TiVos haven't had an RF output since the S2.

But another benefit standby provides is it prevents emergency alerts from interrupting recordings.


----------



## pshivers (Nov 4, 2013)

Dan203 said:


> Here is a list of pronto hex code for standby for all 10 TiVo remote codes...
> 
> You can manually enter these for your Haromny using this page...
> 
> http://members.harmonyremote.com/EasyZapper/Infrared/ManualInfrared.asp?ReturnUrl=ShowInfrared.asp


Wow that is a whole different animal (website) than what I am use to programming my 900 with, A GUI interface is what I have been using for 3 years.

I'll have to study this a bit and figure it out!

Thanks...


----------



## flar (Mar 18, 2003)

pshivers said:


> Wow that is a whole different animal (website) than what I am use to programming my 900 with, A GUI interface is what I have been using for 3 years.
> 
> I'll have to study this a bit and figure it out!
> 
> Thanks...


You don't need to use the hex codes, btw. I've used TiVos with Harmony remotes for years and have always used the built-in standby code. Someone earlier mentioned that you sometimes have to hunt around for the right "TiVo model" to use since they have every TiVo model in their database, and all support the same codes, but they don't have Standby in all of the entries. So, if you don't have a Standby code listed in the codes for the model you selected, just choose a different TiVo model until you get one with all of the codes you want.

I switched to URC remotes a while back so I don't have any recent Harmony configs I can check for you to give you the optimal TiVo model to use, my apologies...


----------



## cncb (Jul 4, 2013)

Is there still no easy way to put the Roamio into Standby from the standard remote? It would be nice if there was an option to hold down on one of the buttons for a few seconds to put it into Standby.


----------



## pshivers (Nov 4, 2013)

cncb said:


> Is there still no easy way to put the Roamio into Standby from the standard remote? It would be nice if there was an option to hold down on one of the buttons for a few seconds to put it into Standby.

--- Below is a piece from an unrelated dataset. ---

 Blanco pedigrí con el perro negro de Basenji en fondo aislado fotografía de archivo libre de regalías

Nothing new from TiVo to do this via the remote control...

You do now have the option to automatically put your Roamio into Standby mode after either two or four hours of inactivity.

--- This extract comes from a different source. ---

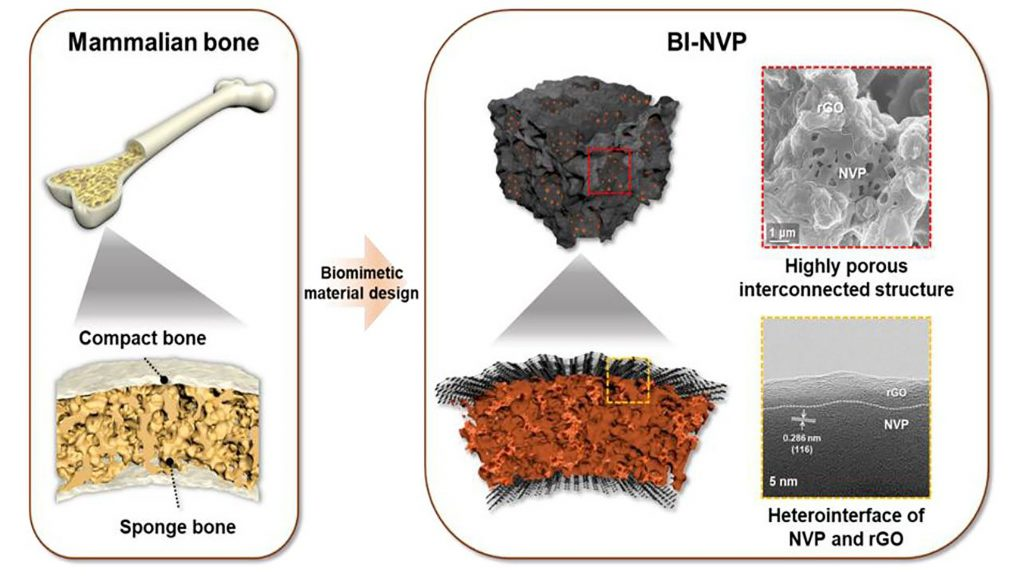 A schematic illustration demonstrating how the structure of a mammal bone is translated into the design of the bone-inspired NVP cathode. CREDIT: Kang Ho Shin, Sul Ki Park, Puritut Nakhanivej, Yixian Wang, Pengcheng Liu, Seong-Min Bak, Min Sung Choi, David Mitlin and Ho Seok Park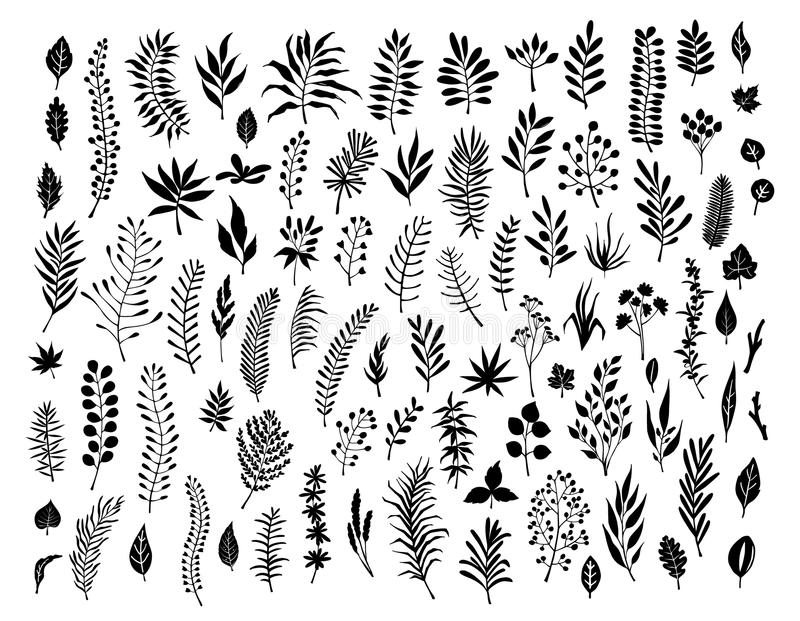 Meadow wild herbs, floral twigs branches silhouettes set. Meadow wild herbs, floral twigs branches set silhouettes collection vector illustration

I've been using this option since the last software release was made available. For me two hours is too short as the TiVo would go into Standby while watching a long movie or watching an NBA game where I had no need to use the remote for over two hours. Four Hour Standby mode seems to work well for my household... To wake up the TiVo you just hit the "TiVo" or "Live" button.


----------



## BruinGuy (Apr 16, 2015)

Is there a reason to go into standby mode? Isn't turning the TV off enough?


----------



## Teeps (Aug 16, 2001)

BruinGuy said:


> Is there a reason to go into standby mode?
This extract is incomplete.